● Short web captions
*** Begin section ***

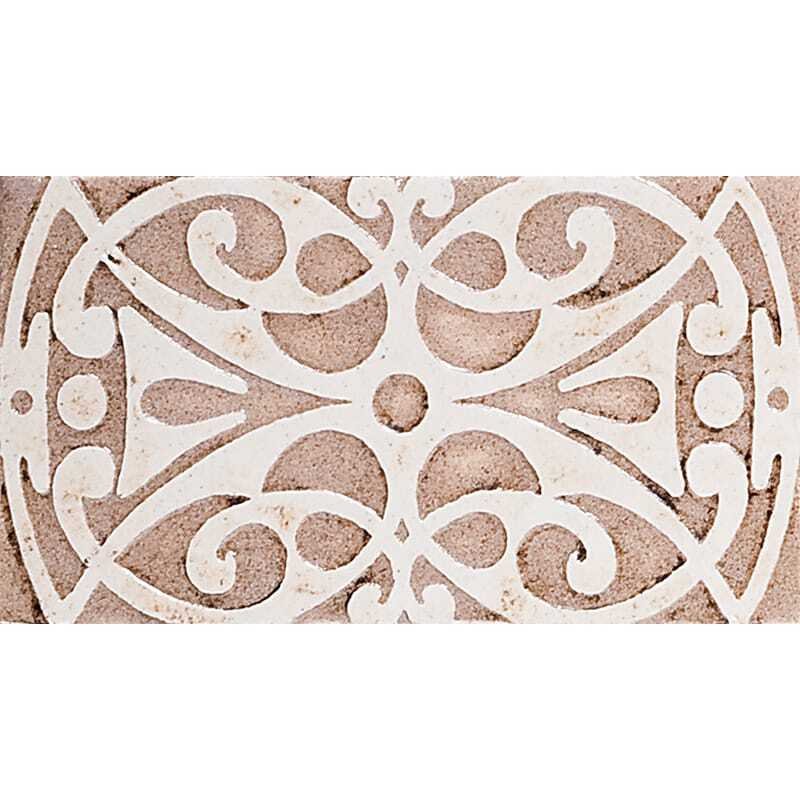 Marble Systems Kobe Glazed 100 Ceramic Border Tiles 3x6 - Kobe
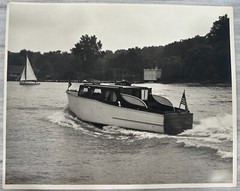 Arthur Gray Standard Oil Photographer Cleveland Ohio Americana Boat on Lake Look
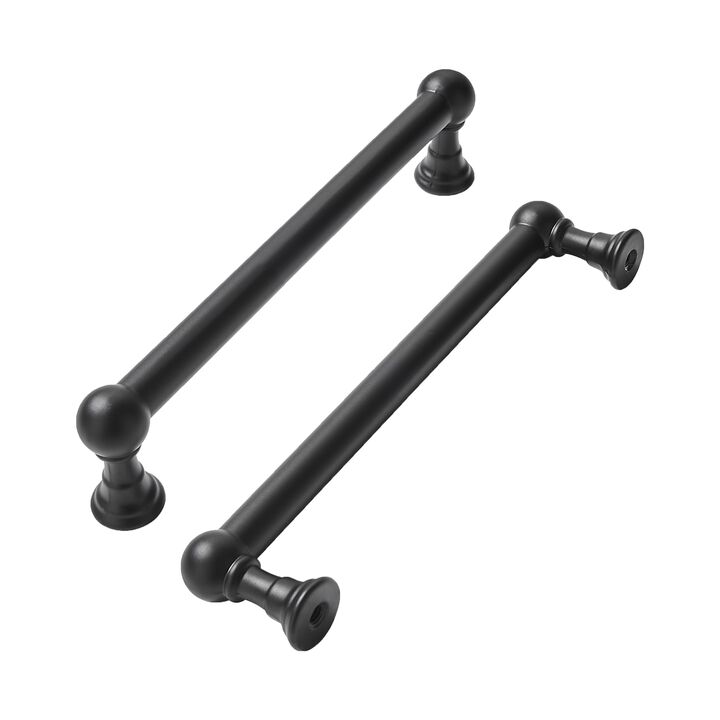khtumeware 10 Pack 5 Inch Hole Center Matte Black Cabinet Pulls Heavy Duty Solid Cabinet Handles cabinets Dressers Kitchens Hand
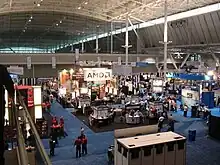 The 2006 LinuxWorld trade show filled about 2/3 of the north bay at BCEC.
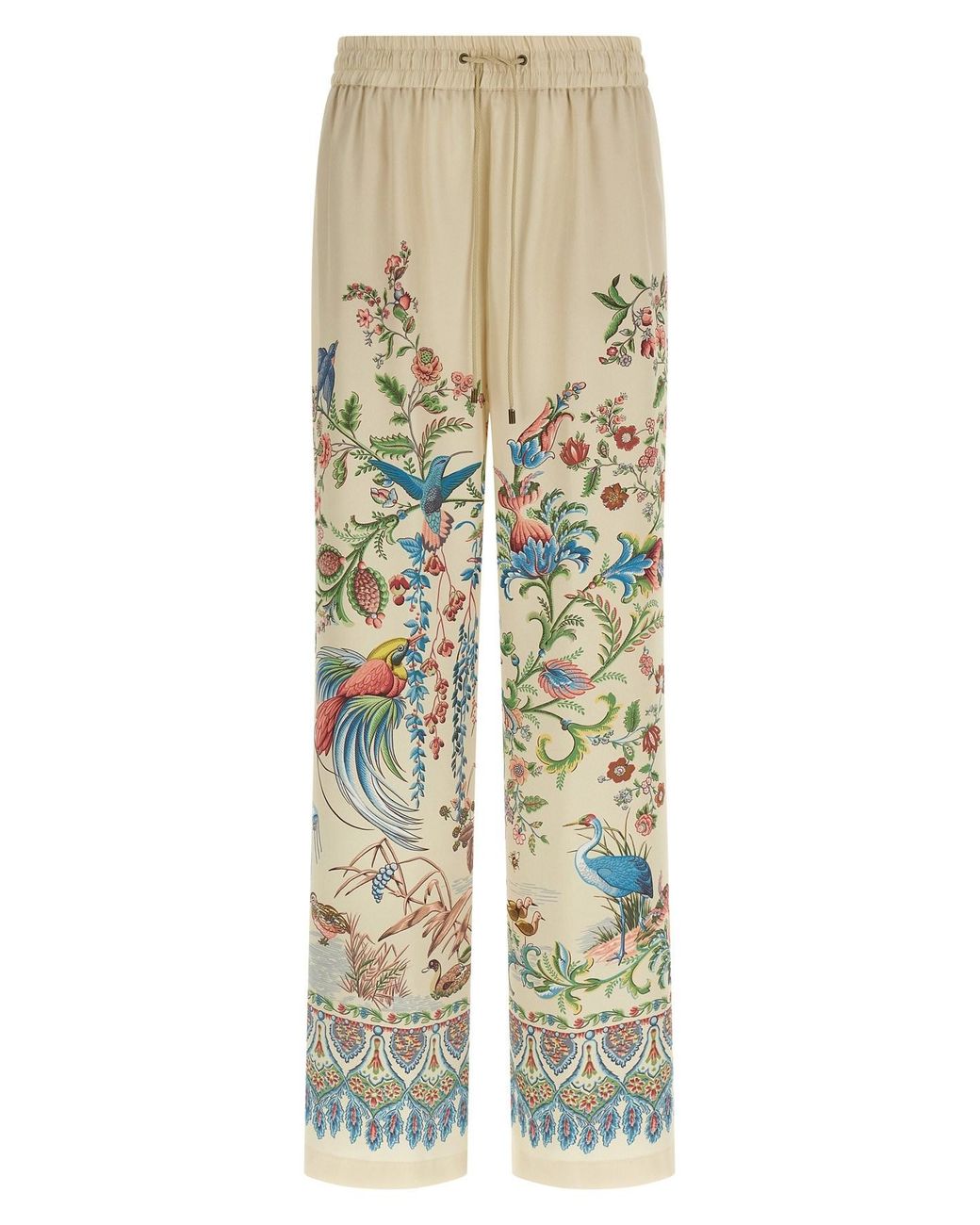 Etro Natural Flora And Fauna Printed Trousers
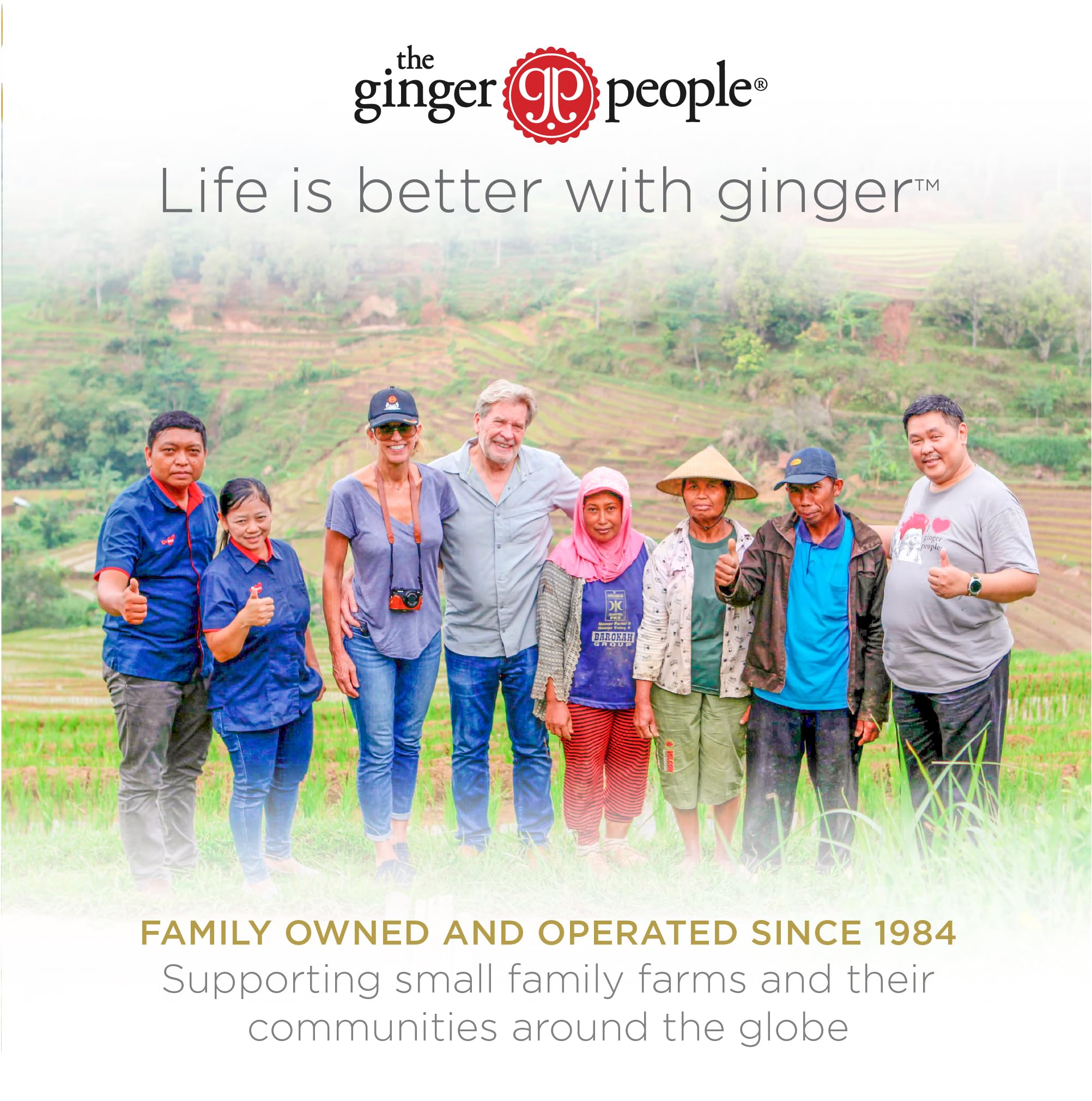 Lifestyle scene with Ginger Rescue digestive wellness lozenges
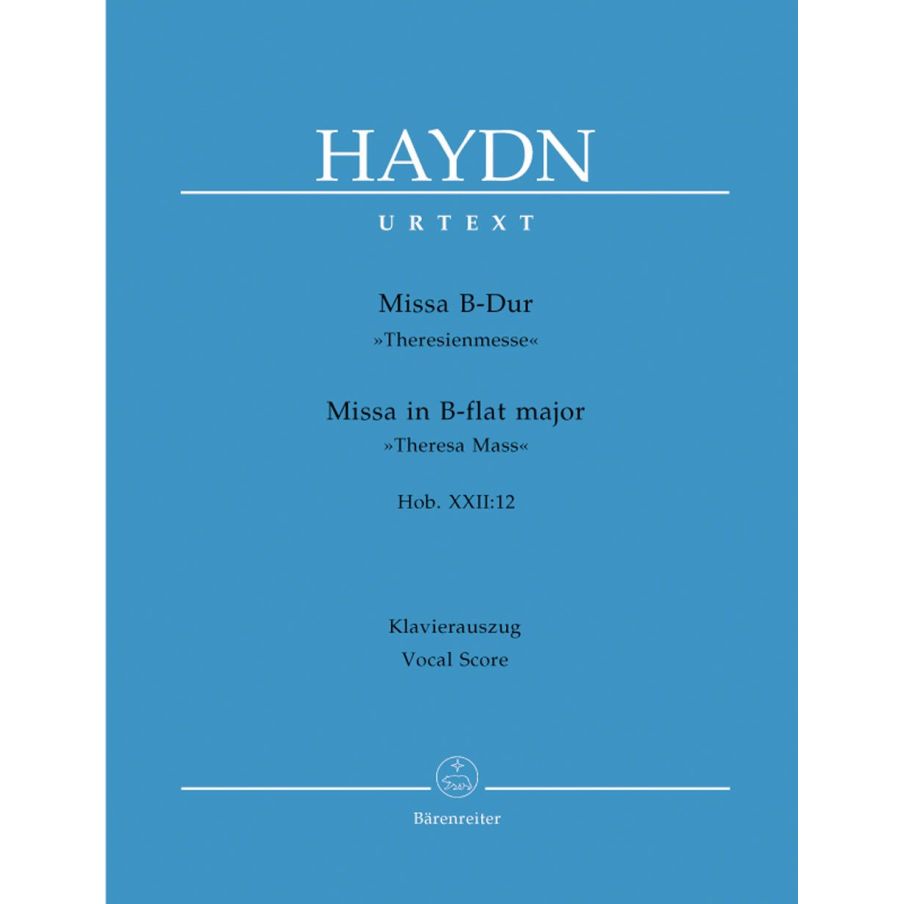 Haydn, F J - Maria Theresa Mass in B-flat (Theresien-Messe) (Hob.XXII:12) (Urtext) (L).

*** End section ***

● Problem details
When you reach the line containing "khtumeware 10 Pack" in the records above, write out that line and every line after it through the end, exactly, but omit the pictures.

● Answer for this exercise
khtumeware 10 Pack 5 Inch Hole Center Matte Black Cabinet Pulls Heavy Duty Solid Cabinet Handles cabinets Dressers Kitchens Hand
 The 2006 LinuxWorld trade show filled about 2/3 of the north bay at BCEC.
 Etro Natural Flora And Fauna Printed Trousers
 Lifestyle scene with Ginger Rescue digestive wellness lozenges
 Haydn, F J - Maria Theresa Mass in B-flat (Theresien-Messe) (Hob.XXII:12) (Urtext) (L).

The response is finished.